B.C.’s COVID-19 reproduction rate is falling and its growth rate flattening, provincial health officer Dr. Bonnie Henry reported Monday. Henry said that over the last few weeks there had been, on average, fewer infections for each case of the virus.
“Each case is now transmitting, on average, to fewer than one person,” she said. This reproductive rate has to be below one to contain sustained growth of the disease in a community.
“We had been moving up (reproductive rate,) and we’ve now cautiously started to turn that corner. We’ve started to flatten our curve. We’ve started to do the things that we know will help us get through these next few months together. And that was to bend our curve back down.”
There were 358 cases of COVID-19 reported between noon Friday and noon Monday, and four deaths. Three of those deaths were in the Fraser Health region and one in Vancouver Coastal Health, bringing that toll to 242.
There are now 1,353 active cases of COVID-19 in B.C., with 66 of those in hospital, including 16 in intensive care.
Henry said there were 19 active outbreaks in health care, including three new ones.
The Delta Hospital closed to general patients Monday as its COVID-19 outbreak worsened.
Dr. Elizabeth Brodkin, chief health officer at Fraser Health, said seven patients had died after contracting the illness inside the hospital. She said several of the staff cases stemmed from transmission outside the hospital in the broader community.
The Delta outbreak was identified on Sept. 16 and so far 18 patients and 17 staff members had been diagnosed with COVID-19. Brodkin said Delta Hospital’s emergency department would remain open and all scheduled surgeries would continue.
The worst health-care outbreak in B.C. has been at Langley Lodge, where 26 people died. The second worst outbreak — at Holy Family Hospital in Vancouver with 21 deaths — was declared over Monday.
The Delta outbreak is contained to a single unit and floor, and no new patients have been admitted to that area since the outbreak was declared.

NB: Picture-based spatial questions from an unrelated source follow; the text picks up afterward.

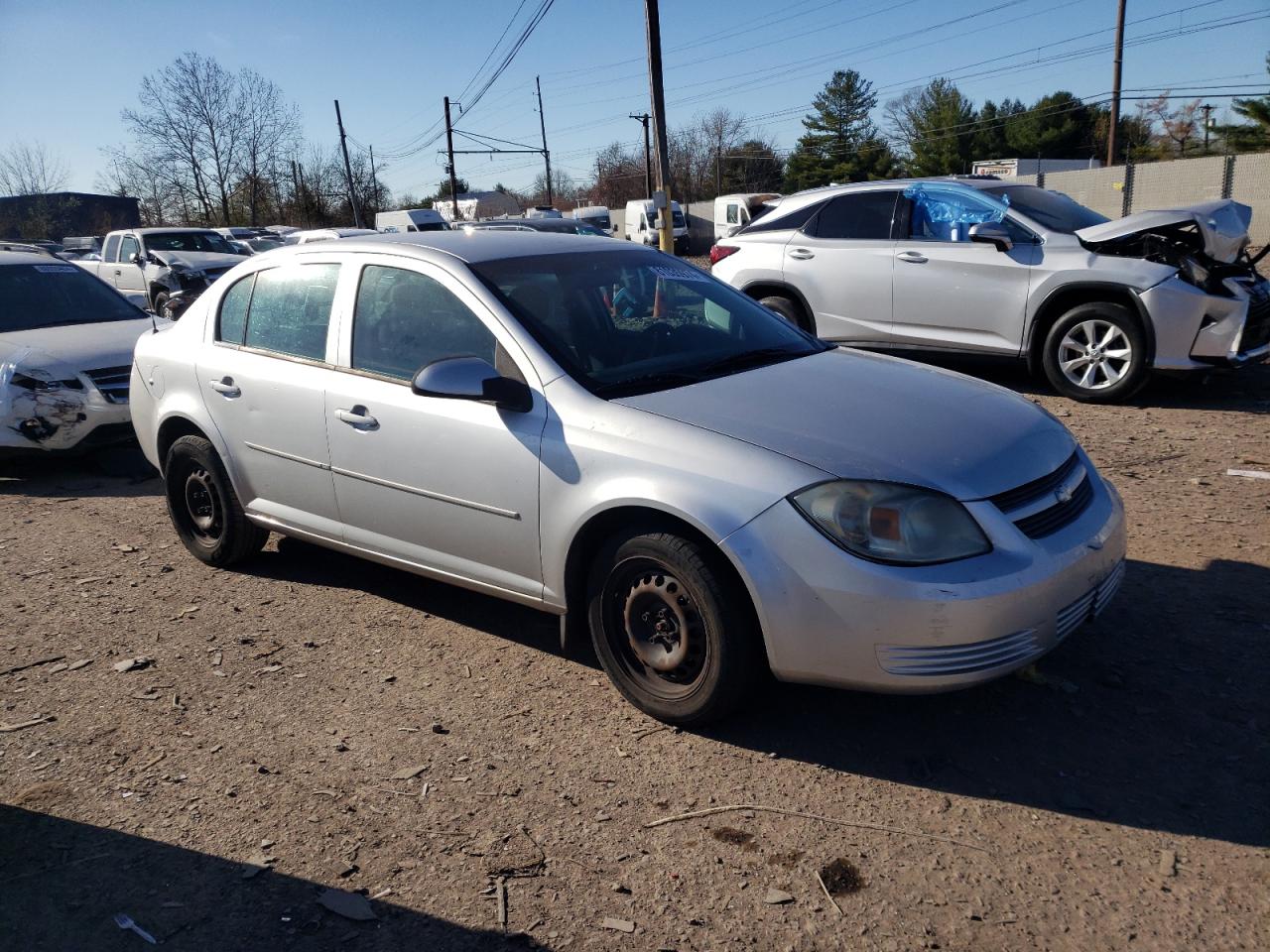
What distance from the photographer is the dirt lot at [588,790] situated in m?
2.65

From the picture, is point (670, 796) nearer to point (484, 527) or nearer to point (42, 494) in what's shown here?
point (484, 527)

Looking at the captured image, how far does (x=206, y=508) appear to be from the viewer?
17.7 ft

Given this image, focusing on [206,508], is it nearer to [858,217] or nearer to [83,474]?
[83,474]

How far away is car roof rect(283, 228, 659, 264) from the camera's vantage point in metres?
4.33

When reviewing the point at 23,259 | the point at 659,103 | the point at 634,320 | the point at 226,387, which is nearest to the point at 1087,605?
the point at 634,320

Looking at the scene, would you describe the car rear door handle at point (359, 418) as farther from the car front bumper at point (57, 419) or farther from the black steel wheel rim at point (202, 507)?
the car front bumper at point (57, 419)

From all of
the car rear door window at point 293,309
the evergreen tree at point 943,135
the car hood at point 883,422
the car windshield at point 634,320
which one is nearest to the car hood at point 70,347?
the car rear door window at point 293,309

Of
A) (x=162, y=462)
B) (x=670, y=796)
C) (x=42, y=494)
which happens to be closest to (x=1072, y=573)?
(x=670, y=796)

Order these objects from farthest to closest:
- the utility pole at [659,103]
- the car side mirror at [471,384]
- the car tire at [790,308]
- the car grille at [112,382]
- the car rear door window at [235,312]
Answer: the utility pole at [659,103]
the car tire at [790,308]
the car grille at [112,382]
the car rear door window at [235,312]
the car side mirror at [471,384]

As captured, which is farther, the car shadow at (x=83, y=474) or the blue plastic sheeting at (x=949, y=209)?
the blue plastic sheeting at (x=949, y=209)

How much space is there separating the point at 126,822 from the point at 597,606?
164 cm

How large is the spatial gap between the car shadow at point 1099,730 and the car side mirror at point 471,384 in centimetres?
137

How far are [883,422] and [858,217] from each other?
598 cm

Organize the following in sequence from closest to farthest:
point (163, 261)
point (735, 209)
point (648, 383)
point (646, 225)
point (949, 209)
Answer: point (648, 383), point (949, 209), point (163, 261), point (735, 209), point (646, 225)
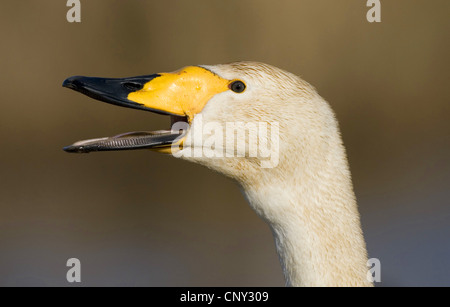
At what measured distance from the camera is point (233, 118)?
2.67m

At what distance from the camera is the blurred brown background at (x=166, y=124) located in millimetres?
7461

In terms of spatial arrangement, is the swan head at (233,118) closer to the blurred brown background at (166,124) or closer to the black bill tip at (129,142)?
the black bill tip at (129,142)

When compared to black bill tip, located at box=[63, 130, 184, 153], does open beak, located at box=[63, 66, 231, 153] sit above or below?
above

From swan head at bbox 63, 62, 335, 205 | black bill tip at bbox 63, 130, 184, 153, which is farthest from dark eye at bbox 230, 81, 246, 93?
black bill tip at bbox 63, 130, 184, 153

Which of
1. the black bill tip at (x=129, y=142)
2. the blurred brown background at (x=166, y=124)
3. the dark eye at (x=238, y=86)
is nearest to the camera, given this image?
the black bill tip at (x=129, y=142)

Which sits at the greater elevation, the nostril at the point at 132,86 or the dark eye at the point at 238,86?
the nostril at the point at 132,86

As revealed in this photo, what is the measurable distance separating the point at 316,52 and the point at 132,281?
12.4 feet

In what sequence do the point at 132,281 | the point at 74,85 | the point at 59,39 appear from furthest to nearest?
1. the point at 59,39
2. the point at 132,281
3. the point at 74,85

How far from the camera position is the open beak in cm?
263

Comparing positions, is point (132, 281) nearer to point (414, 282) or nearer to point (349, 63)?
point (414, 282)

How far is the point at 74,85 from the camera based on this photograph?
2611mm

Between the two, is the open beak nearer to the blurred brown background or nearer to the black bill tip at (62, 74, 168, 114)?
the black bill tip at (62, 74, 168, 114)

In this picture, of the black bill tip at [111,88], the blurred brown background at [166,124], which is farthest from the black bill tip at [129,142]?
the blurred brown background at [166,124]

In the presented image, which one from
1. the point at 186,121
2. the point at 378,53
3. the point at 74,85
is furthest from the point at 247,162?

Henry said children under 18 remain under-represented among new cases despite increased testing in response to schools reopening. Kids under 10 account for less than five per cent of all infections, though there were 22 new cases reported in that age category over the previous three days (and 27 new cases aged 10-to-19.)
“What we’re not seeing is schools amplifying transmission in the community,” she said, noting that seven-in-1,000 tests associated with schools result in a diagnosis of COVID-19. “Many children are requiring a test because they have symptoms, and this tells us that there are other things causing those symptoms that are circulating in our communities right now, including some of the cold viruses and regular things we see this time of year.”
Henry noted the hospitalization rate is significantly lower than earlier in the pandemic — a change she said reflects broader testing and also increases in cases among young people.
“We have a consistent, lower number of people in hospital now than we did earlier on in our first wave,” she said.
While most cases are appearing in people aged 20-to-40, the average death age is 85. Only three people in their 40s have died from the disease in B.C.
The number of weekly COVID-19 tests completed in B.C. overall is up 15 per cent from last week to just under 532,800. There have been over 10,000 tests conducted each day for the last three days.